The half-width decreases as sample size \(n\) increases.

Sample size calculation

  • We often have a desired precision (i.e., \(\pm 0.5\) hours) and a confidence level (e.g., 99%) for a confidence interval.
  • Question: how many data points should we collect?

\[ \text{Half width:}\;\;d=z_{\frac{\alpha}{2}} \cdot \frac{\sigma}{\sqrt{n}}, \;\;\;\;\text{Solve for $n$.} \]
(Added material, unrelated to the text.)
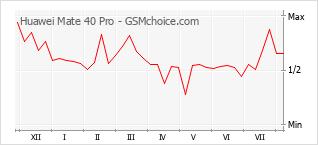 Grafico di modifiche della popolarità del telefono cellulare Huawei Mate 40 Pro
The sample size needed for a desired half-width of \(d\) is

\[ n=\bigg(z_{\frac{\alpha}{2}} \cdot \frac{\sigma}{d}\bigg)^2 \]

Suppose \(X_1, X_2, \cdots, X_n\) are i.i.d. normal, with unknown mean \(\theta\) and known variance \(\sigma^2\).

\[ \small{ \text{Sample mean estimator:}\;\;\hat{\Theta}_n=\frac{X_1+X_2+\cdots+X_n}{n} } \]

\[ \small{ \text{var}\big(\hat{\Theta}_n\big)=\frac{\sigma^2}{n}, \;\;\;\;\sqrt{\text{var}\big(\hat{\Theta}_n\big)}=\frac{\sigma}{\sqrt{n}} } \]

The standard deviation of \(\hat{\Theta}_n\) is termed standard error.

\[ \hat{\Theta}_n \pm z_{\frac{\alpha}{2}} \frac{\sigma}{\sqrt{n}} \]

The CI above can be expressed in words as

\[ \text{(point estimate)} \pm \text{($z$ critical value}) \cdot \text{(standard error)} \]

Suppose \(X_1, X_2, \cdots, X_n\) are

  • i.i.d. (not necessarily follow a normal distribution)
  • with unknown mean \(\theta\) and known variance \(\sigma^2\)

\[ \small{\text{Sample mean estimator:}\;\;\hat{\Theta}_n=\frac{X_1+X_2+\cdots+X_n}{n}} \]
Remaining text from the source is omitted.